Les dommages-intérêts

Avant la loi du 26 mai 2004

l’article 266 du Code civil disposait que « l’époux aux torts exclusifs duquel a été prononcé le divorce peut être condamné à verser des dommages-intérêts en réparation du préjudice matériel ou moral qu’aura subi son conjoint suite à la dissolution du mariage ». Cet article est réservé aux hypothèses de divorces prononcés aux torts exclusifs d’un époux.
Le droit commun de la responsabilité est applicable : le demandeur doit démontrer l’existence d’une faute, d’un préjudice, et d’un lien de causalité. Le préjudice peut être moral ou matériel. Il doit toujours résulter de la dissolution du mariage.
L’époux victime dans le divorce pour faute ou défendeur dans le divorce pour rupture prolongée de la vie commune ou altération des facultés mentales peut également fonder une demande en dommages-intérêts sur l’article 1382 du Code civil en réparation des autres préjudices que celui prévu par l’article 266.

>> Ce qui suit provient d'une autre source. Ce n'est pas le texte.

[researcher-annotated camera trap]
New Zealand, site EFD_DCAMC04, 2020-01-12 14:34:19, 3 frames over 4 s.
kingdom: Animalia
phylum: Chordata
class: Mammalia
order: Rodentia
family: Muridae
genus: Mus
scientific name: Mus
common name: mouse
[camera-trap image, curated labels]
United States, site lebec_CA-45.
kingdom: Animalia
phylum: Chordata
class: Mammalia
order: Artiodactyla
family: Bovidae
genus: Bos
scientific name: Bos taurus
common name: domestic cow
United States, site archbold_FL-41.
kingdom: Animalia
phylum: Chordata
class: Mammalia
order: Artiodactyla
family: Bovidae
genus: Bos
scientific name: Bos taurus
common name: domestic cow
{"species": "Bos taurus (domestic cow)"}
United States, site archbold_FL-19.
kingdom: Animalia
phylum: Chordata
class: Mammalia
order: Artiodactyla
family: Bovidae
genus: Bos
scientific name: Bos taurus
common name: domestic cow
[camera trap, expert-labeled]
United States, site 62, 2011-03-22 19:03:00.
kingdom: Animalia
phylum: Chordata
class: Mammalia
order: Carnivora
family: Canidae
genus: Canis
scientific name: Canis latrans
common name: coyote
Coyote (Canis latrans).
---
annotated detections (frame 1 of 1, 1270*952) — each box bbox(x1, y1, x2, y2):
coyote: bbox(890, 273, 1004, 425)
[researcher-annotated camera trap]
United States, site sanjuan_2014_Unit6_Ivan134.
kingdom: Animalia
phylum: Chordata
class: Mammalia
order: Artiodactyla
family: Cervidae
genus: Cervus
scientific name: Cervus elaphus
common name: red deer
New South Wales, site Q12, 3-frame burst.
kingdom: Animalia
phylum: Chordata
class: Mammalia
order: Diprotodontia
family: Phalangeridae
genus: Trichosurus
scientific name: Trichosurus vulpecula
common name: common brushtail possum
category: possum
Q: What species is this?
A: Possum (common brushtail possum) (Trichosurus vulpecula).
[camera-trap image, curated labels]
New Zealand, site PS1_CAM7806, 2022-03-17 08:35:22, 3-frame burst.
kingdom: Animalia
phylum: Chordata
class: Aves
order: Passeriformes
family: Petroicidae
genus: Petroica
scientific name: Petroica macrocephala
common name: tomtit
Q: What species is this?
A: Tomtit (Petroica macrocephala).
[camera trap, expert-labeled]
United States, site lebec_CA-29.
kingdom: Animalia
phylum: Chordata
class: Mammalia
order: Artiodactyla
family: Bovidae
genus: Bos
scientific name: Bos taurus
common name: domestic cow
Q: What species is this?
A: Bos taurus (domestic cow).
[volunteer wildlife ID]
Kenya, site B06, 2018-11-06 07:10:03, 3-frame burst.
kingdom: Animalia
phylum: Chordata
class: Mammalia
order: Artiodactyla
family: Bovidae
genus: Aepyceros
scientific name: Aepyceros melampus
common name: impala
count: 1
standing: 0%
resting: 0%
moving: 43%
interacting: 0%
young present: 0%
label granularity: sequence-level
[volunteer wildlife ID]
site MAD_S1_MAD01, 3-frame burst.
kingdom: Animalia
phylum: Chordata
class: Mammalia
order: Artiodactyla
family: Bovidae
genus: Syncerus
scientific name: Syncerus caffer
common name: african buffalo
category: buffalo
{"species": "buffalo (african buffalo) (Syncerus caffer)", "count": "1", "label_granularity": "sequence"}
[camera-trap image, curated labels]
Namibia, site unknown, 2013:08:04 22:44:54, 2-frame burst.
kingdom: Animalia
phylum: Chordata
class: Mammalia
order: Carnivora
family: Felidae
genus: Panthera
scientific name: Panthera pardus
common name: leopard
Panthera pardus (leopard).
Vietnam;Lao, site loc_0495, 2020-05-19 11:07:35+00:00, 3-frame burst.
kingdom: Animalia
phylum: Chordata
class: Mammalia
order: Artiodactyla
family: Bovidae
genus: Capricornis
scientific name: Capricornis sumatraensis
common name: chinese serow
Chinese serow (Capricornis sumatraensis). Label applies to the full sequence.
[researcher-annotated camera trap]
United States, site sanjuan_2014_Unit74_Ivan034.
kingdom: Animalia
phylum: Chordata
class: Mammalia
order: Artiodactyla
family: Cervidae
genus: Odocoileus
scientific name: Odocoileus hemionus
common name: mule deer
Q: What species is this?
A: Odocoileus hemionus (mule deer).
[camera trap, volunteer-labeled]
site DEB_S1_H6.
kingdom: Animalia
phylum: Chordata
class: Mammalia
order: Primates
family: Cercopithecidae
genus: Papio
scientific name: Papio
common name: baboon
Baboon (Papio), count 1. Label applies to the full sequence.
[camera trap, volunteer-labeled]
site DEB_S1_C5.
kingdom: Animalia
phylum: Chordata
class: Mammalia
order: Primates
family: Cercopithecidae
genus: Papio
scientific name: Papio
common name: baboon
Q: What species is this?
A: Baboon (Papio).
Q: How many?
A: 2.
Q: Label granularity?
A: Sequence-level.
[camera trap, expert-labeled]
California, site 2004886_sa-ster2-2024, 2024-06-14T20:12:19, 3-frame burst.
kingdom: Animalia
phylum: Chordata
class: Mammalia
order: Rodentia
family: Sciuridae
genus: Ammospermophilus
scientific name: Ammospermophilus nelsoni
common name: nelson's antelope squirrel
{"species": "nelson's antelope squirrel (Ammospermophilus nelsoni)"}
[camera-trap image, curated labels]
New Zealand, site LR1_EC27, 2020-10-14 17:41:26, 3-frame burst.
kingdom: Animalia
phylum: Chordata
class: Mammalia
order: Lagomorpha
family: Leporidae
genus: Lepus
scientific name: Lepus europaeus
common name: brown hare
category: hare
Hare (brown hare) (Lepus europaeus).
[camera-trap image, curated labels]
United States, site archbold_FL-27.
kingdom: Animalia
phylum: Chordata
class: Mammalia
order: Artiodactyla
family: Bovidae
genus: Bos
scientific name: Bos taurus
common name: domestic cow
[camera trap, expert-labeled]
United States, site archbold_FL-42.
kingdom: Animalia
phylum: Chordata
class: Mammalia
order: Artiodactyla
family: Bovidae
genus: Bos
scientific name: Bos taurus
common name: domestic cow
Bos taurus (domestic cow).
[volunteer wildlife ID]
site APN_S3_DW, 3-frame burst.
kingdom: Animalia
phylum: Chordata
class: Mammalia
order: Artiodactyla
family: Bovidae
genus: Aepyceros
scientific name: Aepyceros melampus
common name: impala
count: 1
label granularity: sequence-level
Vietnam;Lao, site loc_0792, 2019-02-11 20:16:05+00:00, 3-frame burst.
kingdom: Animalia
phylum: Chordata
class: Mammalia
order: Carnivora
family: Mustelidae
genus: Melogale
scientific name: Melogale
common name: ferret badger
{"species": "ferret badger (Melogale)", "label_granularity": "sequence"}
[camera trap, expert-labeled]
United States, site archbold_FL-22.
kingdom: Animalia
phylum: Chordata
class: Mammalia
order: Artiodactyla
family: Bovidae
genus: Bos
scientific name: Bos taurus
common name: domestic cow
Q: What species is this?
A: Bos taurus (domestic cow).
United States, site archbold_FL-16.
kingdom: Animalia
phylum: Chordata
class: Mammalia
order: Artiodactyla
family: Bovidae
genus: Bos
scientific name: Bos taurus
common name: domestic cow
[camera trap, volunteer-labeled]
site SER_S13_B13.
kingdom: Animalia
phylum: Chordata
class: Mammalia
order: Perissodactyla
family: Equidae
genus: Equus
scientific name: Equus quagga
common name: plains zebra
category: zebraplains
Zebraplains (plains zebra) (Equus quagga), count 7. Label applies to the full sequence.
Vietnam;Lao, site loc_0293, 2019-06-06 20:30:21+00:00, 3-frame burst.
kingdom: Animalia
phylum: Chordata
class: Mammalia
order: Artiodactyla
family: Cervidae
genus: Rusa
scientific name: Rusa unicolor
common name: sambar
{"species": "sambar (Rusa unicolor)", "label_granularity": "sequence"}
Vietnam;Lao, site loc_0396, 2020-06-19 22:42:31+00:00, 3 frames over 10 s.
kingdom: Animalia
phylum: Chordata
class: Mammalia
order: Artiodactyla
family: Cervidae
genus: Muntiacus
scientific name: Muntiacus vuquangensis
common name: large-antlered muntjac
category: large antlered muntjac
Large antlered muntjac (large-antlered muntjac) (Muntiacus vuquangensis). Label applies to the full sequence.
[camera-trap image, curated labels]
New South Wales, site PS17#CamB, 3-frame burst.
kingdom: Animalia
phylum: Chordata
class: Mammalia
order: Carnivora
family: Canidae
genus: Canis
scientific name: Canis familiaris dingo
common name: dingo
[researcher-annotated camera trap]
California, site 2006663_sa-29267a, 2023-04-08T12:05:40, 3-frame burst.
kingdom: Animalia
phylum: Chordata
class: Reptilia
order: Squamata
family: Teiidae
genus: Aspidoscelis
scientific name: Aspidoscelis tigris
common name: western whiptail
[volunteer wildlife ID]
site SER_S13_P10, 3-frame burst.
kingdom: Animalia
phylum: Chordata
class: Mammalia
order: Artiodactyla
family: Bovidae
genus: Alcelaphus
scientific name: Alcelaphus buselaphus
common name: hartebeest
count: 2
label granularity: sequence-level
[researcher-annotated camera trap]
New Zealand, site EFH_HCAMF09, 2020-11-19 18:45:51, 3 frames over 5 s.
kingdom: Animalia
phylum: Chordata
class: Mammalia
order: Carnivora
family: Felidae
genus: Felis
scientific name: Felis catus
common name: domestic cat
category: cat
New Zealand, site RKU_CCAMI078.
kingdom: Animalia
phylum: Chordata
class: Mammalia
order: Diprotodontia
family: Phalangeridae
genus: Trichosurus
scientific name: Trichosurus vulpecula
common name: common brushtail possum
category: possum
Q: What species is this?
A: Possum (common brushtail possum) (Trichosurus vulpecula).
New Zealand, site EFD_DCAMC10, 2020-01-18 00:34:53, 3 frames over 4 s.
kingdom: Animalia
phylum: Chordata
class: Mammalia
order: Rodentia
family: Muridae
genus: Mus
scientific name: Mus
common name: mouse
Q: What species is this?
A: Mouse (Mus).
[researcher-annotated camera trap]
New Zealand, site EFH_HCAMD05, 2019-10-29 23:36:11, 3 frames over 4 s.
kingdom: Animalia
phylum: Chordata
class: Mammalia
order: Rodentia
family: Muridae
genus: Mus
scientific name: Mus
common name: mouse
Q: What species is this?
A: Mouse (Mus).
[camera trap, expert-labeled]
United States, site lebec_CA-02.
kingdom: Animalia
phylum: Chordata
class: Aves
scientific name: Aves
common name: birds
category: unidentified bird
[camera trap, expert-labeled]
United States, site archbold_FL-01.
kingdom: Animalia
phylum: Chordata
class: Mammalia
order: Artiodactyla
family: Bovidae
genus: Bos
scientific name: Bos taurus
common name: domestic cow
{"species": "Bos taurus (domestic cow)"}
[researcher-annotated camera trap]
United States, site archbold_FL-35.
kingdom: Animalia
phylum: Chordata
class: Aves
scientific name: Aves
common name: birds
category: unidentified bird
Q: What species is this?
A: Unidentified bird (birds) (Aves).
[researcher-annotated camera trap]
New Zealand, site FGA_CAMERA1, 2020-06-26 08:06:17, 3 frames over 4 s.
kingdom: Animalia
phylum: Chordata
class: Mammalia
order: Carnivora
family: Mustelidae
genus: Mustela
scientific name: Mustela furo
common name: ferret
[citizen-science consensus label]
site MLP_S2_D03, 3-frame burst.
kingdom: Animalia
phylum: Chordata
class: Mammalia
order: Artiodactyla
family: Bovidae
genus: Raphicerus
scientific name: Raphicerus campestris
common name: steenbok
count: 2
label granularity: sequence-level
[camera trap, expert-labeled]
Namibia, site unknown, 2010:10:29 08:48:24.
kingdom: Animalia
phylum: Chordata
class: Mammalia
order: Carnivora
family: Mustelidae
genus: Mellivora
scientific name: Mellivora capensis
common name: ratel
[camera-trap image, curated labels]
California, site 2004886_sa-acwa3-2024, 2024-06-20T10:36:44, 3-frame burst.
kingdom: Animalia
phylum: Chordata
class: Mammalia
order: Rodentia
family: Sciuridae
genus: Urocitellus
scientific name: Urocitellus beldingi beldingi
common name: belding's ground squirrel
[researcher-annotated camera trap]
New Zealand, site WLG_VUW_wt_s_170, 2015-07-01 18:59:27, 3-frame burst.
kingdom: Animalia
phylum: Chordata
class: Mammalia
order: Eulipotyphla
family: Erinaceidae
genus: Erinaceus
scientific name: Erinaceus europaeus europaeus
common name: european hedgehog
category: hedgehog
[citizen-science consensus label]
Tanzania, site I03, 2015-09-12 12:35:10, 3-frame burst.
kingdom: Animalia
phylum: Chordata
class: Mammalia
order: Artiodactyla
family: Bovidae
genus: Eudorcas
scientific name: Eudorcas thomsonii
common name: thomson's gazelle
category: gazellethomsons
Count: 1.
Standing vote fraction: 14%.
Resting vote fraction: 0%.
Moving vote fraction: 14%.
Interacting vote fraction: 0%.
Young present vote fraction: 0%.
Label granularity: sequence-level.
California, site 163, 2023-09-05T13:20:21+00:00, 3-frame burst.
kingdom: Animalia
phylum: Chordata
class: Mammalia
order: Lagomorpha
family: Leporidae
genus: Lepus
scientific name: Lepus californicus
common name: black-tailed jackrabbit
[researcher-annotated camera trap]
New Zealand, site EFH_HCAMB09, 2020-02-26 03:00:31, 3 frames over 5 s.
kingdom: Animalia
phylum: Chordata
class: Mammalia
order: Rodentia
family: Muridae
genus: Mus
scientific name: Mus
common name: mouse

Depuis le 1er janvier 2005

les termes de l’article 266 du code civil ont été largement modifiés par la loi du 26 mai 2004. Les dommages-intérêts peuvent être accordés, soit à celui qui était défendeur à un divorce prononcé pour altération définitive du lien conjugal et qui n’avait lui-même formé aucune demande en divorce, soit à celui dont le divorce est prononcé aux torts exclusifs de son conjoint. Ces dommages et intérêts peuvent être accordés à un époux en réparation des conséquences d’une particulière gravité qu’il subit du fait de la dissolution du mariage. Cette demande ne peut être formée qu’è l’occasion d’une action en divorce.